PROBLEM REQUIREMENTS -> According to the passage about Schiller's William Tell below, why is Ulrich of Rudenz allied with Gessler? Answer in one to three sentences.

*** Opening of EXCERPTED PASSAGE ***

William Tell (Wilhelm Tell, /de/) is a drama written by the German playwright and philosopher Friedrich Schiller in 1804. The story focuses on the legendary Swiss marksman William Tell as part of the greater Swiss struggle for independence from the Habsburg Empire in the early 14th century. Gioachino Rossini's four-act opera Guillaume Tell was written to a French adaptation of Schiller's play.

== Composition ==
The play was written by Friedrich Schiller between 1803 and 1804, and published that year in a first edition of 7000 copies. Since its publication, Schiller’s William Tell has been translated into many languages.

Friedrich Schiller (who had never been to Switzerland, but was well informed, being a historian) was inspired to write a play about the legendary Swiss marksman William Tell by his wife Lotte, who knew the country from her personal experience. After his friend, Johann Wolfgang Goethe, had returned from his second journey to the Lake of Lucerne in 1779, Schiller started collecting sources.

Most of Schiller’s information about the history of the Swiss Confederation is drawn from Aegidius Tschudi’s Chronicon Helveticum (Latin: ‘Swiss Chronicle’), Johannes von Müller’s History of the Swiss Confederation (German: Geschichten Schweizerischer Eidgenossenschaft), as well as two chronicles of Petermann Etterlin and Johannes Stumpf.

== Synopsis ==
The fateful enmity of the tyrant Gessler, Governor of the Swiss cantons, and William Tell, an obscure huntsman, begins during a tempest on Lake Lucerne when Tell braves the angry waves to row to safety a peasant who is pursued by the Governor's horsemen. "The lake may take pity on him; but the Governor, never," says Tell.

His opinion of the bloodthirsty Gessler is shared increasingly by the peasantry as the oppressor fills the old jails, builds a huge new prison at Altdorf for more victims, and sets his cap upon a pole before it, commanding that all who pass must bow to it or pay the penalty of death. Public anger is fanned into rebellion when Gessler blinds an aged man for a trifling misdemeanor. Tell, the individualist, holds aloof from the rebels' councils, but promises his aid when needed.

A friend of the peasants is the aged Baron of Attinghausen, but his nephew and heir, Ulrich of Rudenz, fascinated by the splendor of Gessler's court and love for Bertha, the Governor's ward, is allied with the tyrant. The Baron warns Ulrich that Bertha is being used only to bait him, and that the freedom-loving people will prevail in the end, but the youth goes to join Gessler. While they are together hunting, however, Bertha reveals that she will love him only if he joins in the fight to liberate his own people from Gessler's grip.

*** Close of EXCERPTED PASSAGE ***
*** Opening of GIVEN RECORDS ***

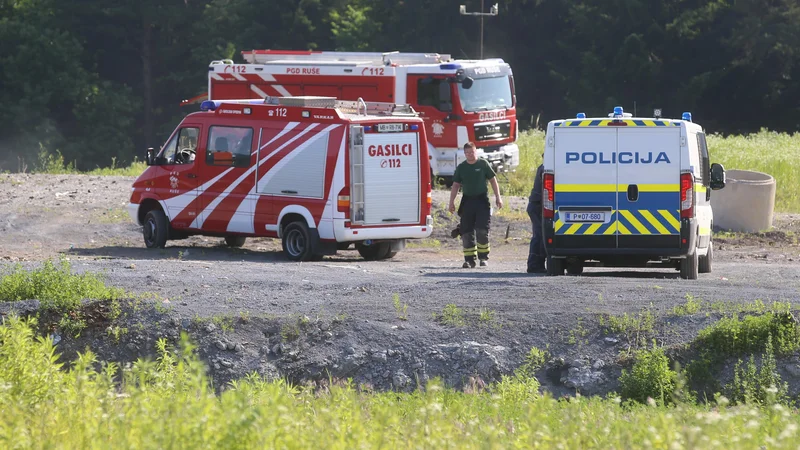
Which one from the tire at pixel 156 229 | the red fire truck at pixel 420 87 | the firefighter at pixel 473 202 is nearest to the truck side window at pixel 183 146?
the tire at pixel 156 229

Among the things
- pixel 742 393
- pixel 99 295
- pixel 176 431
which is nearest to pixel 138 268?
pixel 99 295

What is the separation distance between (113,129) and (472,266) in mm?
39868

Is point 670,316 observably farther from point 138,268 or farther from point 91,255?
point 91,255

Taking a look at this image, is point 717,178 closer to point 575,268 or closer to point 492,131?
point 575,268

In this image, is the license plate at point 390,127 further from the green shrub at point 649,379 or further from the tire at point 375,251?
the green shrub at point 649,379

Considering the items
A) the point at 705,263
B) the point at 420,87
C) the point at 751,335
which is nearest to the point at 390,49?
the point at 420,87

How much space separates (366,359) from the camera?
1028cm

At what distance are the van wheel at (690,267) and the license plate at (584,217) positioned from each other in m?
1.22

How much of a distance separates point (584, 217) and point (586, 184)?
394mm

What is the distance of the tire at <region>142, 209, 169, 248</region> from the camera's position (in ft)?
59.8

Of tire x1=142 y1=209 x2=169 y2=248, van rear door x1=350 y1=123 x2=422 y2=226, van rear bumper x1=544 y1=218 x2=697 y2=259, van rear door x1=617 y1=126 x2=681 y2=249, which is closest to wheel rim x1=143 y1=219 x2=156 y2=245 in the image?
tire x1=142 y1=209 x2=169 y2=248

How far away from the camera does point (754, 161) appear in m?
28.0

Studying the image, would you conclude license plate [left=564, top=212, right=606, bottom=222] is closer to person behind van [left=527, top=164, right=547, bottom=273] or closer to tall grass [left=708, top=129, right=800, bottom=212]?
person behind van [left=527, top=164, right=547, bottom=273]

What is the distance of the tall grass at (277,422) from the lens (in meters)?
5.42
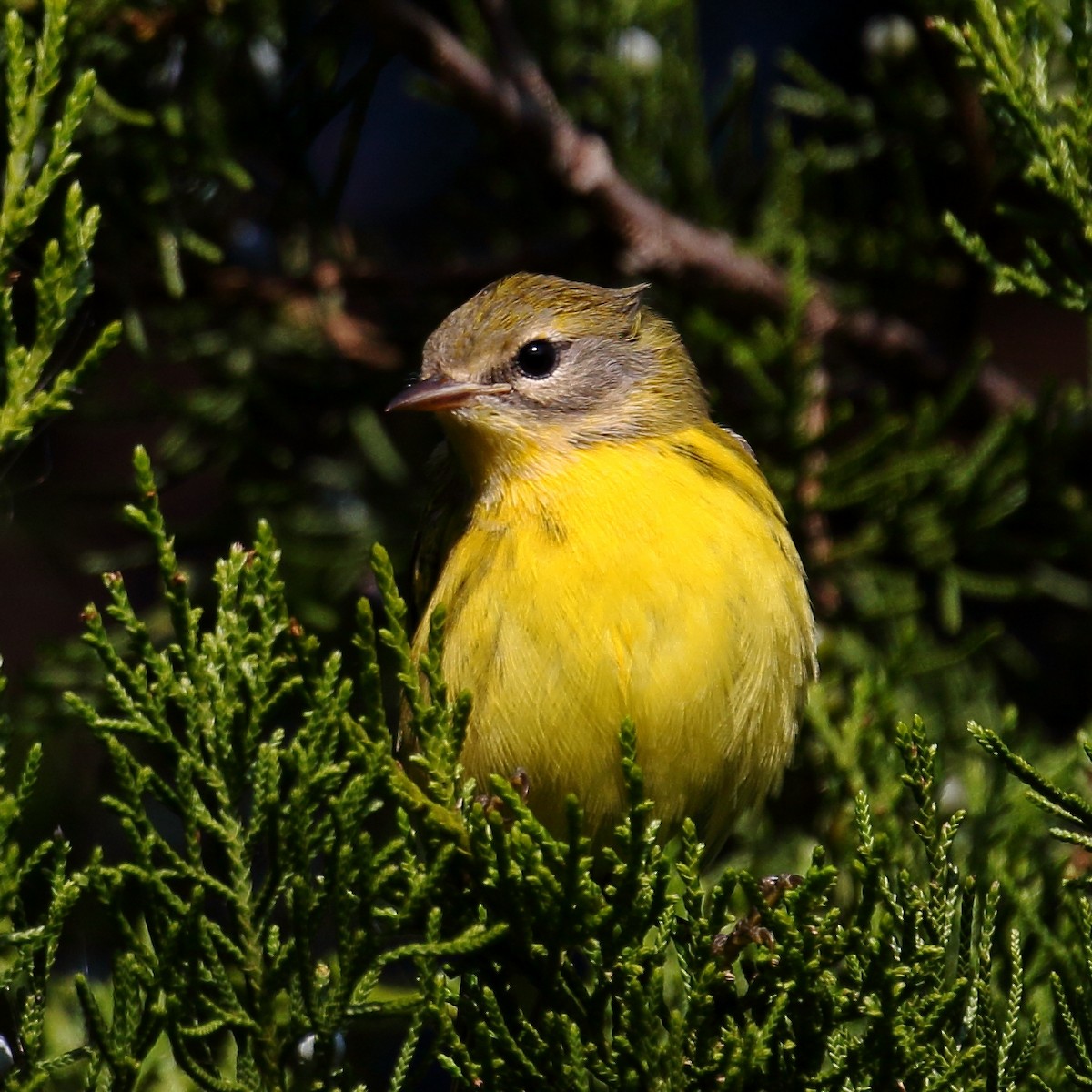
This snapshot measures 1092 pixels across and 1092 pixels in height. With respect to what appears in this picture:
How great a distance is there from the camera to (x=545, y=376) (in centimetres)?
371

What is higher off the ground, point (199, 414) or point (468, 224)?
point (468, 224)

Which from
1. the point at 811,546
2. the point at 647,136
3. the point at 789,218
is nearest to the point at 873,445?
the point at 811,546

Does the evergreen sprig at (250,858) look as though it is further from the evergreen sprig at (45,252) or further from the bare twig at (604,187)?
the bare twig at (604,187)

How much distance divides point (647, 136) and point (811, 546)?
1431 mm

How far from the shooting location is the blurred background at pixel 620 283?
382 cm

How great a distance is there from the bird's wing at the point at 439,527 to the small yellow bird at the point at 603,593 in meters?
0.02

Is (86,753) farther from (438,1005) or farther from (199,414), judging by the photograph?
(438,1005)

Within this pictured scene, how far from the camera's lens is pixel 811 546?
4.14m

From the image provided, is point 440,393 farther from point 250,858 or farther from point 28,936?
point 28,936

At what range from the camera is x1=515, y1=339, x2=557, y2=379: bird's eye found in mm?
3695

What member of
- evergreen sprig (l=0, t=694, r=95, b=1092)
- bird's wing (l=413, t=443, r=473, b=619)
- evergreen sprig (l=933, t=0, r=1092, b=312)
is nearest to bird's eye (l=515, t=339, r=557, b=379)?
bird's wing (l=413, t=443, r=473, b=619)

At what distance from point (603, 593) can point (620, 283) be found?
69.8 inches

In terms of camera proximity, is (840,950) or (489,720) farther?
(489,720)

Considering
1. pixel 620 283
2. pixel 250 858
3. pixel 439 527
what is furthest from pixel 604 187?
pixel 250 858
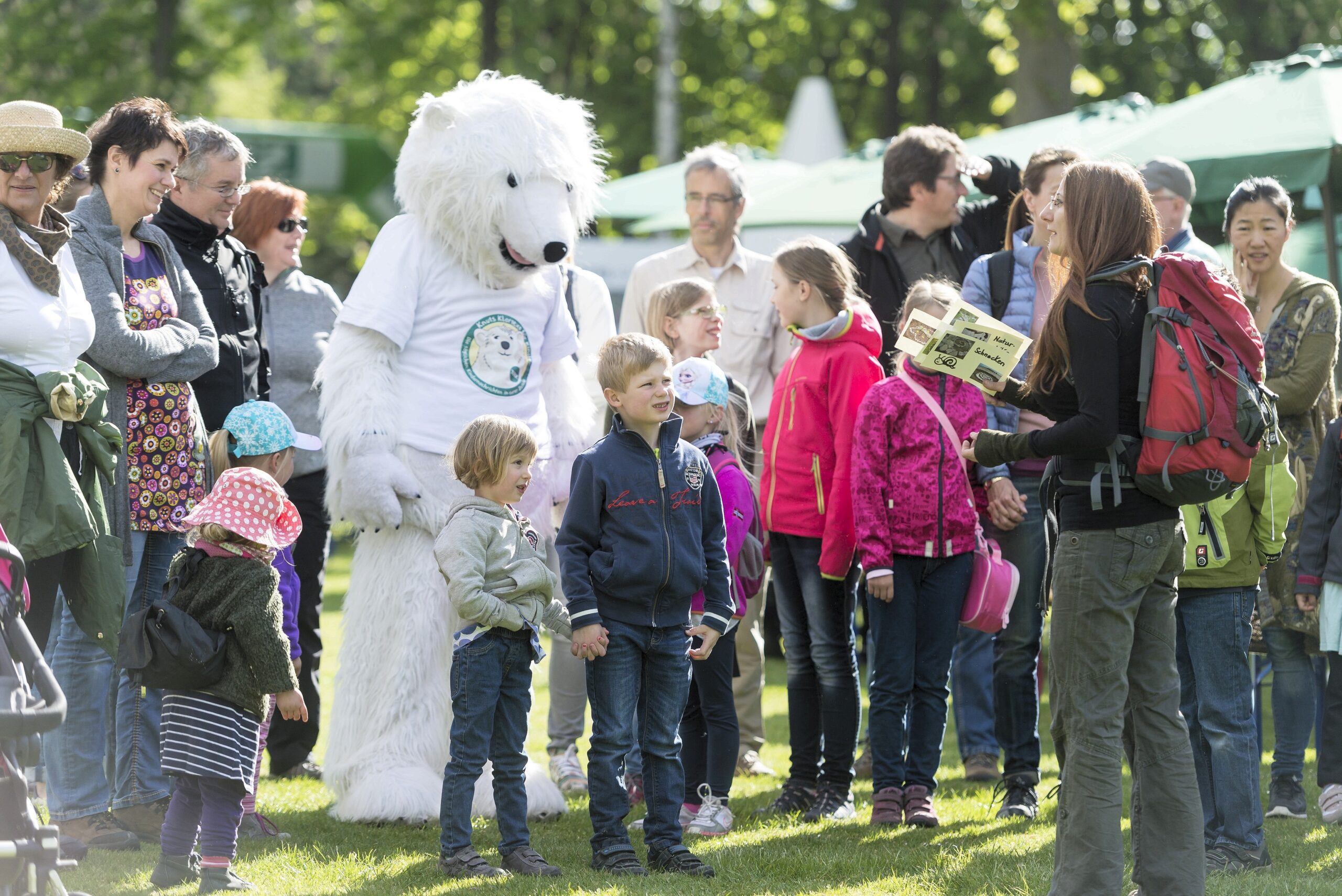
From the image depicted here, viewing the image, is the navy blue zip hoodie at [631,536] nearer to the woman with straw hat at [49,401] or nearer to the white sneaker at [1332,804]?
the woman with straw hat at [49,401]

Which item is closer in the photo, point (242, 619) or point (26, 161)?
point (242, 619)

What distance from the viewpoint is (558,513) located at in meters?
5.82

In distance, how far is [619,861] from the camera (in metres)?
4.54

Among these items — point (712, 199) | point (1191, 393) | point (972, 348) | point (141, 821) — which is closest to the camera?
point (1191, 393)

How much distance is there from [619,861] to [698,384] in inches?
63.3

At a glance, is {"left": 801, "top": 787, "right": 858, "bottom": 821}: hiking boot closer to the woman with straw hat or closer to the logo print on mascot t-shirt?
the logo print on mascot t-shirt

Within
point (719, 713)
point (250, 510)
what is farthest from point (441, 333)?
point (719, 713)

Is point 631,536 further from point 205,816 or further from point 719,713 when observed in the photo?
point 205,816

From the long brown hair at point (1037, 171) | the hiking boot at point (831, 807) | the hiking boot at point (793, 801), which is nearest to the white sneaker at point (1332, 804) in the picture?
the hiking boot at point (831, 807)

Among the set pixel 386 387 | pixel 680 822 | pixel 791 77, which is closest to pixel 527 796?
pixel 680 822

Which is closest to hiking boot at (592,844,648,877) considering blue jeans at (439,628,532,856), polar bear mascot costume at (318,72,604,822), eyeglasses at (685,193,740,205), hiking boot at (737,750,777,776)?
blue jeans at (439,628,532,856)

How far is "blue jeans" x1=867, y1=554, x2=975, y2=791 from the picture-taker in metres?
5.22

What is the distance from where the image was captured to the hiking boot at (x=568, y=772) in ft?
20.1

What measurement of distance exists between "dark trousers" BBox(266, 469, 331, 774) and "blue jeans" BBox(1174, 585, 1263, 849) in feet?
11.3
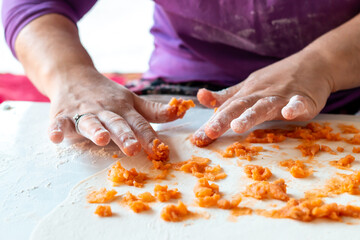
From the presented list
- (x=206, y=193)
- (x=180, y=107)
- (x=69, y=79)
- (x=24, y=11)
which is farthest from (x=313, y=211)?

*** Close of GIVEN RECORDS ***

PROBLEM SOLUTION -> Ulrich of Rudenz sides with Gessler because he is fascinated by the splendor of the Governor's court. He is also drawn by his love for Bertha, the Governor's ward.